◆ **Stated exercise**: Only the lines from the one containing "Referring to the" to the end of the entries should be written out, each exactly as it stands, both ends included.

Records excerpted from a collection:
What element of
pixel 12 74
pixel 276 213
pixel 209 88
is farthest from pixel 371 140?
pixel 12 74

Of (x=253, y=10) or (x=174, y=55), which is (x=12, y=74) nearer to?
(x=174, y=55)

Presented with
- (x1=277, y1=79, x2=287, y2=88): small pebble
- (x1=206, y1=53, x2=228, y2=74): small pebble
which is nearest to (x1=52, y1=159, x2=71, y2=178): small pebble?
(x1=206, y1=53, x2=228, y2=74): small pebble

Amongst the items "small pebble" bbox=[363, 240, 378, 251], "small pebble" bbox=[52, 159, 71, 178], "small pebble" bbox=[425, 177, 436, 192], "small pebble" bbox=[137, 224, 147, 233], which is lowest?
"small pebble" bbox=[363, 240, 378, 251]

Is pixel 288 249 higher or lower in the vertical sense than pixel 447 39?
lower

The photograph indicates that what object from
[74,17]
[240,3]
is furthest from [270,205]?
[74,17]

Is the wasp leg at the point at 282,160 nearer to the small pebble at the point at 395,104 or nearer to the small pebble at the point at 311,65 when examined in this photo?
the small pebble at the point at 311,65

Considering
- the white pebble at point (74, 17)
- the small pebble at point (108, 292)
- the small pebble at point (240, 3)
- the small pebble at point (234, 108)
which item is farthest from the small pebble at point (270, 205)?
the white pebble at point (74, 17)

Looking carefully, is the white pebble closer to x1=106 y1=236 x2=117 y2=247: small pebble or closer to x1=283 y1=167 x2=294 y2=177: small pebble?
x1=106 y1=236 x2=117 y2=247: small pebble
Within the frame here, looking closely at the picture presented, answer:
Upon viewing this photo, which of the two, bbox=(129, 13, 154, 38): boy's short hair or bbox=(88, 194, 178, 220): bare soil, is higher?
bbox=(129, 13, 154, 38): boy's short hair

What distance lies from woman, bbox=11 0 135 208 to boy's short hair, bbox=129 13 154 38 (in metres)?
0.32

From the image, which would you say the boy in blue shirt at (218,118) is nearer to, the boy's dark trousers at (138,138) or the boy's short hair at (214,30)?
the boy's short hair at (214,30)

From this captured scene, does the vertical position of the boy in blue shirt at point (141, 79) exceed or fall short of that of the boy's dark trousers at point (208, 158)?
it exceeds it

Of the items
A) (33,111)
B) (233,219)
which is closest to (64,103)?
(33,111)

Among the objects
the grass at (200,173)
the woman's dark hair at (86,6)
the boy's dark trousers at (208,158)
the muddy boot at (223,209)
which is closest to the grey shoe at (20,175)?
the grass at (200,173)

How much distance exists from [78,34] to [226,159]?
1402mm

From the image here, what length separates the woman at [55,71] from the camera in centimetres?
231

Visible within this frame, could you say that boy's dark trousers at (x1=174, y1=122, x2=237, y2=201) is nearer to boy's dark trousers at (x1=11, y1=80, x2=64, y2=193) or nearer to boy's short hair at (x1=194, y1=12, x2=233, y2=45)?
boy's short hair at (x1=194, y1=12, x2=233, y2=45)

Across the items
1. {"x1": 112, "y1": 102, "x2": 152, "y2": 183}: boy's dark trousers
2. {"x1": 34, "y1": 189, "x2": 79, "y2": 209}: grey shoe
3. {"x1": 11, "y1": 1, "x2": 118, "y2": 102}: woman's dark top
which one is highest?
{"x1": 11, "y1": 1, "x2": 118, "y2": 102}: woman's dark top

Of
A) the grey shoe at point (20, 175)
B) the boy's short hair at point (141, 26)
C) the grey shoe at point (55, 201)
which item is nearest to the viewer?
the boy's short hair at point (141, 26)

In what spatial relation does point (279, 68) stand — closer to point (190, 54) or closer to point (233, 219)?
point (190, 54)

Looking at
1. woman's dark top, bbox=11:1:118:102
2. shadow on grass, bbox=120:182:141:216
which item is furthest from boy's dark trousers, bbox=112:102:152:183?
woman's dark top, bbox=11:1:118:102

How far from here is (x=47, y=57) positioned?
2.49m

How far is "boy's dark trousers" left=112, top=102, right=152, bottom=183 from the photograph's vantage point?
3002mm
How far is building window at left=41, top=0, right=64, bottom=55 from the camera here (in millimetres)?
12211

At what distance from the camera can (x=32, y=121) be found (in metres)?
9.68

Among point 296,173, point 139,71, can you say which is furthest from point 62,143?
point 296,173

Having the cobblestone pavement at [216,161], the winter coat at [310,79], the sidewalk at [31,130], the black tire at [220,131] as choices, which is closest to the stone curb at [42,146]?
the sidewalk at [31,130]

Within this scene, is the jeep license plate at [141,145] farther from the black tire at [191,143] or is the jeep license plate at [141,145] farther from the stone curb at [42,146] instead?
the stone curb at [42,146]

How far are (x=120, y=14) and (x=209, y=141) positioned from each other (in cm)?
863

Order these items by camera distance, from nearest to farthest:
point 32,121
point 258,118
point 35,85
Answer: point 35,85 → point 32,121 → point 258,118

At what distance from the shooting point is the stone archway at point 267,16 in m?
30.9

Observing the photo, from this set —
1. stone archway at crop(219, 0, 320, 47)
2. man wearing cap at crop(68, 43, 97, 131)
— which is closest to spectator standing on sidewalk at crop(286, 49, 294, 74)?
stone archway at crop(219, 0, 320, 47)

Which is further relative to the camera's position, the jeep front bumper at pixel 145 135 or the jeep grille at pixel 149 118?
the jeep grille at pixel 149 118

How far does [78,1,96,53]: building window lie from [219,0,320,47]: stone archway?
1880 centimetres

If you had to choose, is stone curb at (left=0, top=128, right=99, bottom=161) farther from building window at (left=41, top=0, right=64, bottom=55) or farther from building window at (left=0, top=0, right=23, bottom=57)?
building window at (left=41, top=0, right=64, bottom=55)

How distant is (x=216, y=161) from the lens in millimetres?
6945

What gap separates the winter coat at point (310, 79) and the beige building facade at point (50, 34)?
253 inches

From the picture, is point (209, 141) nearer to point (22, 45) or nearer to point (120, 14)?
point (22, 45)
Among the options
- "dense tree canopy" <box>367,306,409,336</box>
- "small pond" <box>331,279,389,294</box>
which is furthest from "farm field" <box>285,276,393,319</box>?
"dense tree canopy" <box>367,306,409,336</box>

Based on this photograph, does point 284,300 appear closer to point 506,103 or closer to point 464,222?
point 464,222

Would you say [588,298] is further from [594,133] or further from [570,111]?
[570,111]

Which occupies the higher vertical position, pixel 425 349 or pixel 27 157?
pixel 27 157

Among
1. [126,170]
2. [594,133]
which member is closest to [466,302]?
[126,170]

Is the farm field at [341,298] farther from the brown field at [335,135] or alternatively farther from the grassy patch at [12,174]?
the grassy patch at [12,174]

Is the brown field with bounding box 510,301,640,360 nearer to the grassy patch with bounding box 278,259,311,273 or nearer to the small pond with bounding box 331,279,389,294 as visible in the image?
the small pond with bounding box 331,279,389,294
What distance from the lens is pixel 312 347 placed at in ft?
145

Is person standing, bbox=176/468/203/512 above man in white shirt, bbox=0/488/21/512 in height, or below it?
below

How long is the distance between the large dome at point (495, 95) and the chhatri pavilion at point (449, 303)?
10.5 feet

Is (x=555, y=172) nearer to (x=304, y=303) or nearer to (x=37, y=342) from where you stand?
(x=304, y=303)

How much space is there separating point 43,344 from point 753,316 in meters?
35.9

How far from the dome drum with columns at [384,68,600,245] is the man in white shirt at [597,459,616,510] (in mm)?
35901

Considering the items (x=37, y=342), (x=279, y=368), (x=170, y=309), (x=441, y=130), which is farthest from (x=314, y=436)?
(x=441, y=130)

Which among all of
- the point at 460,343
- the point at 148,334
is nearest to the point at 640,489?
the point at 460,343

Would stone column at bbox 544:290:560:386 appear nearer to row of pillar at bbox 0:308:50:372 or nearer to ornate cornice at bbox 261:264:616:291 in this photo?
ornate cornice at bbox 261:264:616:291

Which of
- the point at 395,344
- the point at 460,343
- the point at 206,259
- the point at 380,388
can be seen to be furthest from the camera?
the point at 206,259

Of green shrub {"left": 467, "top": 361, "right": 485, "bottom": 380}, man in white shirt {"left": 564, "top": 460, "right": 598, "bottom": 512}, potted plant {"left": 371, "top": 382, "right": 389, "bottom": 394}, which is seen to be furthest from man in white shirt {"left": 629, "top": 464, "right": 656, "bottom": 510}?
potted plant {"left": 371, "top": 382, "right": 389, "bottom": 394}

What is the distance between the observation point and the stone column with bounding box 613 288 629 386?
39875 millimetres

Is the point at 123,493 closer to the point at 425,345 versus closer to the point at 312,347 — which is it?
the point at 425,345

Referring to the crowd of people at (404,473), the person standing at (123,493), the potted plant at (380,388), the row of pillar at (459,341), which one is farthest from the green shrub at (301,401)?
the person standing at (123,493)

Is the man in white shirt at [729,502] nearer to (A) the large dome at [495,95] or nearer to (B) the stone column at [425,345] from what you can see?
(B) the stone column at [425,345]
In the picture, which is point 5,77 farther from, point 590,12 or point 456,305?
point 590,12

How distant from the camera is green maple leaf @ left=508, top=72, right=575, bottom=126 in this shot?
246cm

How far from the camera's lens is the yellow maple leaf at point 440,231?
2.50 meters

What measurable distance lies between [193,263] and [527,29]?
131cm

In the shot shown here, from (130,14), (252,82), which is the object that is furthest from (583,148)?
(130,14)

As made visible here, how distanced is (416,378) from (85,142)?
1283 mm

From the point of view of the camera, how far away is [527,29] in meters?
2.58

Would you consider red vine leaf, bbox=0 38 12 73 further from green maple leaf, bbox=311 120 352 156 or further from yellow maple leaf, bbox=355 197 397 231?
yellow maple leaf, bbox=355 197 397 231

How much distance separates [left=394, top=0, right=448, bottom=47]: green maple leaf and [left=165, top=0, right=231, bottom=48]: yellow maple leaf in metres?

◆ **Right answer**:
Referring to the crowd of people at (404,473), the person standing at (123,493), the potted plant at (380,388), the row of pillar at (459,341), which one is farthest from the green shrub at (301,401)?
the person standing at (123,493)

Is the man in white shirt at [729,502] nearer to (A) the large dome at [495,95] or nearer to (B) the stone column at [425,345] from what you can see?
(B) the stone column at [425,345]
In the picture, which is point 5,77 farther from, point 590,12 or point 456,305?
point 590,12

How distant from the camera is green maple leaf @ left=508, top=72, right=575, bottom=126 in this shot?
246cm

How far from the camera's lens is the yellow maple leaf at point 440,231?
2.50 meters

What measurable distance lies between [193,263] and [527,29]?
131cm

In the shot shown here, from (130,14), (252,82), which is the object that is furthest from (583,148)?
(130,14)

As made visible here, how distanced is (416,378) from (85,142)?
1283 mm

From the point of view of the camera, how far away is [527,29] in meters?
2.58

Would you consider red vine leaf, bbox=0 38 12 73 further from green maple leaf, bbox=311 120 352 156 or further from yellow maple leaf, bbox=355 197 397 231?
yellow maple leaf, bbox=355 197 397 231

How much distance separates [left=394, top=0, right=448, bottom=47]: green maple leaf and [left=165, top=0, right=231, bottom=48]: yellow maple leaf in metres?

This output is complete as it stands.